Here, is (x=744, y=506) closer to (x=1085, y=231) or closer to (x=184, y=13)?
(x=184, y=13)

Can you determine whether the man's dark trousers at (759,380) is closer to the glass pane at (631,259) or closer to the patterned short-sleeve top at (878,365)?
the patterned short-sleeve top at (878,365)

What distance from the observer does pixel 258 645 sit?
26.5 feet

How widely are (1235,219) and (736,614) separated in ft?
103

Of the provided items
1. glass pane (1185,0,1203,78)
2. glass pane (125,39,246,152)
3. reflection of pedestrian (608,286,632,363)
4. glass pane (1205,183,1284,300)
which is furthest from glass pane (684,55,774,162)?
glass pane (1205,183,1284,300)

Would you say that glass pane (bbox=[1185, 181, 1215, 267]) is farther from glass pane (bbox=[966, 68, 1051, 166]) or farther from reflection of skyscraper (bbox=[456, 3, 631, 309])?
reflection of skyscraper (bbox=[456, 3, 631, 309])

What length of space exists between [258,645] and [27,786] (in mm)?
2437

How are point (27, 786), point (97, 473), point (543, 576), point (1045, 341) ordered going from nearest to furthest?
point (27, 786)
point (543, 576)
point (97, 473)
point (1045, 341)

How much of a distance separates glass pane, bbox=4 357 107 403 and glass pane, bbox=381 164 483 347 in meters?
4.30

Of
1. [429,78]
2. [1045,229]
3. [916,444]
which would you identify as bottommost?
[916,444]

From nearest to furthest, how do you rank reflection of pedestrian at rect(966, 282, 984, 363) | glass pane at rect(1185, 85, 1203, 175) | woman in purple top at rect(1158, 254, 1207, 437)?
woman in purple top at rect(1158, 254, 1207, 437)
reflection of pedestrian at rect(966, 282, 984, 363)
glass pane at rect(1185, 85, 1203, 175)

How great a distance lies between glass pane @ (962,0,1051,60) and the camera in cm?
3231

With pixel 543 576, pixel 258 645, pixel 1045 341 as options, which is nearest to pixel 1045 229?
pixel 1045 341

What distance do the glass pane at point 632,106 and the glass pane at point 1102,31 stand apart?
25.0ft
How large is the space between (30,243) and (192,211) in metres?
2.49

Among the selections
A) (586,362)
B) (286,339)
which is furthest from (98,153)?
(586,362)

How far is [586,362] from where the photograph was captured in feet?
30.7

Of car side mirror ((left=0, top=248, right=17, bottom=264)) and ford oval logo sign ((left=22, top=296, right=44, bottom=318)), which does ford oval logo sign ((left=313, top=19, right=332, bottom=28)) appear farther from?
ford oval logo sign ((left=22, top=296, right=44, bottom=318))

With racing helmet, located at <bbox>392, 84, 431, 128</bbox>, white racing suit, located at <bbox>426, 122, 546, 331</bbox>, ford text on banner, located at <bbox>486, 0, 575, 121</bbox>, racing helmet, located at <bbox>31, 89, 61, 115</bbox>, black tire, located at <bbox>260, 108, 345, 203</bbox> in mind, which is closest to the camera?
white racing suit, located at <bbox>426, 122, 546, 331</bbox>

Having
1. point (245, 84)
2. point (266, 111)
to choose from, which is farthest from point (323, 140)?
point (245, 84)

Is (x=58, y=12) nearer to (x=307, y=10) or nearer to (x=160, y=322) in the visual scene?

# # # #

Write every record out again, unaltered.

[REPLY]
Here, is (x=744, y=506) closer to (x=1085, y=231) or closer to (x=184, y=13)?
(x=184, y=13)

Can you determine whether the man's dark trousers at (759,380) is closer to the glass pane at (631,259) or closer to the patterned short-sleeve top at (878,365)?
the patterned short-sleeve top at (878,365)

What distance from the observer does pixel 258 645 sit?
26.5 feet

How widely are (1235,219) and (736,614) separated in ft?
103

Of the provided items
1. glass pane (1185,0,1203,78)
2. glass pane (125,39,246,152)
3. reflection of pedestrian (608,286,632,363)
4. glass pane (1205,183,1284,300)
which is furthest from glass pane (684,55,774,162)?
glass pane (1205,183,1284,300)

Would you say that glass pane (bbox=[1185, 181, 1215, 267]) is farther from glass pane (bbox=[966, 68, 1051, 166]) or farther from reflection of skyscraper (bbox=[456, 3, 631, 309])?
reflection of skyscraper (bbox=[456, 3, 631, 309])

What length of space exists between [258,645] and [27,786] (in mm)?
2437

How are point (27, 786), point (97, 473), point (543, 576), point (1045, 341) ordered going from nearest to furthest?
point (27, 786)
point (543, 576)
point (97, 473)
point (1045, 341)

How much of a distance separates glass pane, bbox=4 357 107 403 and glass pane, bbox=381 164 483 347 in meters?
4.30

Of
1. [429,78]
2. [1045,229]
3. [916,444]
which would you identify as bottommost?
[916,444]

From nearest to furthest, how do you rank reflection of pedestrian at rect(966, 282, 984, 363) | glass pane at rect(1185, 85, 1203, 175) | woman in purple top at rect(1158, 254, 1207, 437)?
woman in purple top at rect(1158, 254, 1207, 437)
reflection of pedestrian at rect(966, 282, 984, 363)
glass pane at rect(1185, 85, 1203, 175)

How great a distance lies between glass pane @ (962,0,1051,60) and the camera in cm?
3231

With pixel 543 576, pixel 258 645, pixel 1045 341 as options, which is nearest to pixel 1045 229?
pixel 1045 341

What distance do the glass pane at point 632,106 and the glass pane at point 1102,31 stand apart?
25.0ft
How large is the space between (30,243) and (192,211) in metres?
2.49

Among the selections
A) (586,362)
B) (286,339)
which is furthest from (98,153)?
(586,362)

How far is [586,362] from where the photograph was captured in feet?
30.7

Of car side mirror ((left=0, top=248, right=17, bottom=264)) and ford oval logo sign ((left=22, top=296, right=44, bottom=318)), which does ford oval logo sign ((left=313, top=19, right=332, bottom=28)) appear farther from?
ford oval logo sign ((left=22, top=296, right=44, bottom=318))

With racing helmet, located at <bbox>392, 84, 431, 128</bbox>, white racing suit, located at <bbox>426, 122, 546, 331</bbox>, ford text on banner, located at <bbox>486, 0, 575, 121</bbox>, racing helmet, located at <bbox>31, 89, 61, 115</bbox>, black tire, located at <bbox>260, 108, 345, 203</bbox> in mind, which is closest to the camera?
white racing suit, located at <bbox>426, 122, 546, 331</bbox>

Having
1. point (245, 84)
2. point (266, 111)
to choose from, which is farthest from point (323, 140)?
point (245, 84)

Is (x=58, y=12) nearer to (x=307, y=10) or nearer to (x=160, y=322) in the visual scene?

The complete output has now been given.